Al momento de su muerte, Pretti portaba un arma de fuego. Sin embargo, los videos grabados por testigos muestran una escena distinta. Pretti no desenfundó el arma en ningún momento y, de hecho, sostenía un teléfono celular cuando se acercó a los agentes. Además, contaba con un permiso legal del estado de Minnesota para portar un arma oculta, algo permitido por la ley estatal incluso en espacios públicos y manifestaciones, siempre que no exista una conducta amenazante.
Pese a ello, la reacción inicial de la administración fue demoledora.

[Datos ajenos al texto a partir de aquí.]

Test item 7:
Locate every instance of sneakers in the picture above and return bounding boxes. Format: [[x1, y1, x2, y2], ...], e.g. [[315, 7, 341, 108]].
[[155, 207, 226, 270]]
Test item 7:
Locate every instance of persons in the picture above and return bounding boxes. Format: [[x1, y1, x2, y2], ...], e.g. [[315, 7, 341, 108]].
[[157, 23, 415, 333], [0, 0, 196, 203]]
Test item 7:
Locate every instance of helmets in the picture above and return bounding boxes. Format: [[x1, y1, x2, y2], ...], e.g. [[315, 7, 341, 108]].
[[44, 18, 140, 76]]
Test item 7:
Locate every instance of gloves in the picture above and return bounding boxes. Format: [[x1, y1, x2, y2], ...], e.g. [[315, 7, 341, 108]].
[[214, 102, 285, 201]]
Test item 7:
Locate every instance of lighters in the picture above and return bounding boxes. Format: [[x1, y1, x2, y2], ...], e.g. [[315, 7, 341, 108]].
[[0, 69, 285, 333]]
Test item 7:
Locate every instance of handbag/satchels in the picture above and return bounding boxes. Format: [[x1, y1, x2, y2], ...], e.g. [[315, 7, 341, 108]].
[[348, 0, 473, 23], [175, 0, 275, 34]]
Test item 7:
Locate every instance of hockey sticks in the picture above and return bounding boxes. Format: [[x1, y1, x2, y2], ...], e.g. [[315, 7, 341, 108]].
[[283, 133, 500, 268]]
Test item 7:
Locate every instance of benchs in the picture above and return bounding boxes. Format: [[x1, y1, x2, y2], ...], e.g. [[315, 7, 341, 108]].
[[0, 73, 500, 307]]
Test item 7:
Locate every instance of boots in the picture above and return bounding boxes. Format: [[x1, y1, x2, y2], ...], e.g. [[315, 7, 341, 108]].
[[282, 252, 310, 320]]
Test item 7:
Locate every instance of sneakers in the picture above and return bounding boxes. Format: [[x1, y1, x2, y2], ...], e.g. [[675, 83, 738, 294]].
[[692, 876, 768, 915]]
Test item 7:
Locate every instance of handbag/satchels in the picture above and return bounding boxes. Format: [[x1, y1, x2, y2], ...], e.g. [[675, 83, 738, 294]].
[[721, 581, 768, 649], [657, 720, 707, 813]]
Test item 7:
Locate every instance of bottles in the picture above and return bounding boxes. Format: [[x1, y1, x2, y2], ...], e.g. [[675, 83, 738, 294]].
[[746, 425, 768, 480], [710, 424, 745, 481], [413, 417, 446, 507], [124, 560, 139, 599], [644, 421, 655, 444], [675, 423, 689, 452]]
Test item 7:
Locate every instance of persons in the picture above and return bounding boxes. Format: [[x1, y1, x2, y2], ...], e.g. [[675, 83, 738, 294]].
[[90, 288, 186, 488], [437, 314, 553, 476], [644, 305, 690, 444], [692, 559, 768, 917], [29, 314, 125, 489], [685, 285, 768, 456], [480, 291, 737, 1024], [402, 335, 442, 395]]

La secretaria de Seguridad Nacional, Kristi Noem, aseguró pocas horas después del hecho que Pretti había acudido armado a una protesta con la intención de causar daño, mientras que el director del FBI, Kash Patel, afirmó que “no se puede llevar un arma de fuego cargada, con múltiples cargadores, a ningún tipo de protesta”.
La policía arresta a manifestantes en Minneapolis, Minnesota, Estados Unidos Foto:EFE
Trump, por su parte, publicó en redes sociales una foto del arma incautada, calificándola como “lista para disparar”, y varios funcionarios lo tildaron abiertamente de “terrorista doméstico”.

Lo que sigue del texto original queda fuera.